Age discrimination is defined by the EEOC as treating an applicant/employee differently or less favorably due to his/her age.Though it may not get as much publicity, the truth is that ageism is rampant in the job market and workplace. Unbeknownst to many and in contrast to the label of “senior citizen” starting at age 65, ageism can start popping up for workers as early as age 40. In fact, the Age Discrimination in Employment Act (ADEA), passed in 1967, forbids age discrimination against employees and applicants who are age 40 or older and/or discrimination in any aspect of employment, including hiring, firing, pay, job assignments, promotions, layoffs, training, benefits, and any other term or condition of employment.
How Does Ageism in the Workplace Really Play Out?

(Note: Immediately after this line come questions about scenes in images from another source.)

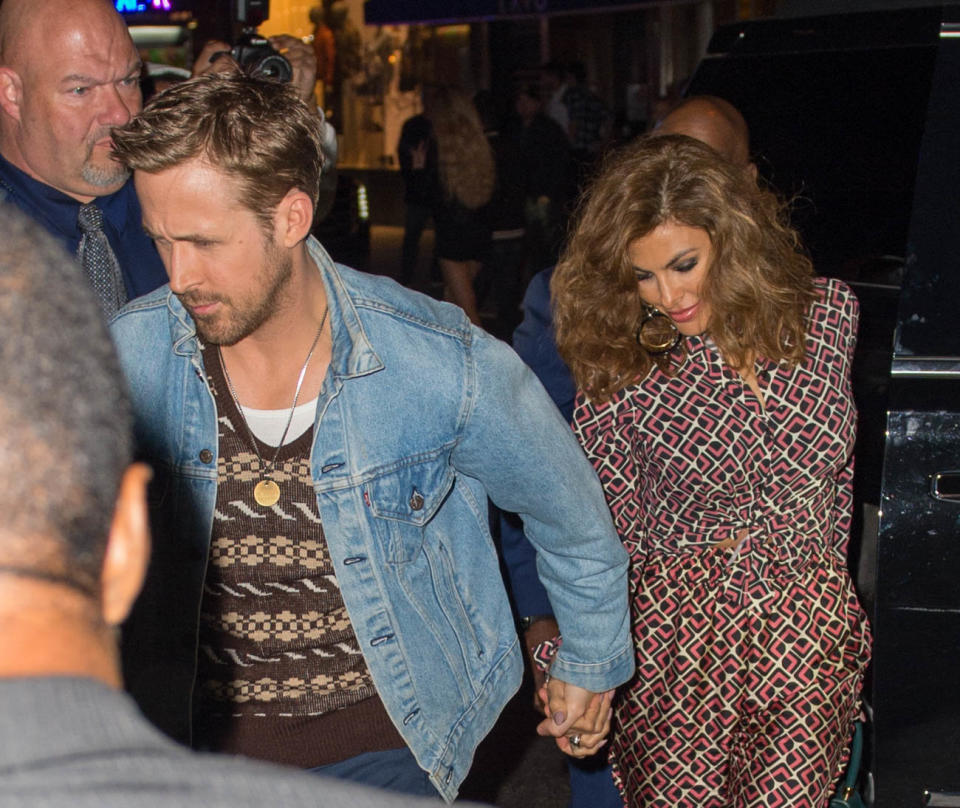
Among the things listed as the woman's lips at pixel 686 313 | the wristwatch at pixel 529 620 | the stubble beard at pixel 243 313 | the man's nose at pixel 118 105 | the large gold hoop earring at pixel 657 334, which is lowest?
the wristwatch at pixel 529 620

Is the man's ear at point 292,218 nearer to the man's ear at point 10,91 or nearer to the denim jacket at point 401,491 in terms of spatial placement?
the denim jacket at point 401,491

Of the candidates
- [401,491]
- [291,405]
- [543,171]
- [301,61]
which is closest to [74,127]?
[291,405]

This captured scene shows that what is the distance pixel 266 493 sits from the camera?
2439 millimetres

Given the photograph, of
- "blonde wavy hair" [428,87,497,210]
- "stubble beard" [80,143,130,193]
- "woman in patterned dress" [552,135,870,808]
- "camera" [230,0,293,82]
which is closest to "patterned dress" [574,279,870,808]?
"woman in patterned dress" [552,135,870,808]

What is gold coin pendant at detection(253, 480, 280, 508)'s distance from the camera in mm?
2434

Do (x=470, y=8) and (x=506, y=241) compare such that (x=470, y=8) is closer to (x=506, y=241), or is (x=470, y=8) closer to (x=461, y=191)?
(x=506, y=241)

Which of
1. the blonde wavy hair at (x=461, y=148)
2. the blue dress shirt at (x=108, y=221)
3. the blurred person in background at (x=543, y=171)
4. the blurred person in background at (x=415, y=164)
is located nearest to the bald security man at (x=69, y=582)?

In an ageism study conducted by Hiscox in 2019, 21% percent of U.S. workers aged 40 or older said they already faced or experienced age discrimination, with age 51 being the most common; and of those, only 40% reported it. It is unfortunately very common for employers to convey prejudiced attitudes towards older workers. Age discrimination is perpetuated by negative attitudes surrounding older people’s general awareness, health status, educational background, or overall skill set as compared to their younger counterparts. And, older workers who are female have another strike against them since gender equity in the workplace remains to be a steadfast factor as well.
Age discrimination in the workplace can come into play for candidates and employees in the following ways:
HIRING PRACTICES: Many recruiters and HR departments favor younger applicants and may use verbiage that skews to a younger audience or may call for digital skills or job requirements geared towards newer technologies and/or knowledge.
ON-THE-JOB TREATMENT: Older workers are often the recipient of harassment or discrimination and frequently get passed up when it comes to professional development and training opportunities or are barred from paths of upward mobility and remain stagnant in their careers.
FIRING/LAYOFFS/RETIREMENT: Older workers are often a target when it comes to downsizing, firings or can even be pushed into early retirement, as employers recognize that their tenure with the company will be shorter/more finite and their contributions more limited.
While age discrimination is formally wrong in the eyes of the law, it is a strikingly common occurrence. As an AARP Bulletin reported back in 2019, “. . .the laws that are supposed to protect workers from ageism are decidedly weaker than laws protecting against other forms of bias.” This translates to less success if a current [or former] employee brings a discrimination suit against his/her company to court. In this case, experience does not always signify wisdom or trump age when it comes to the workplace.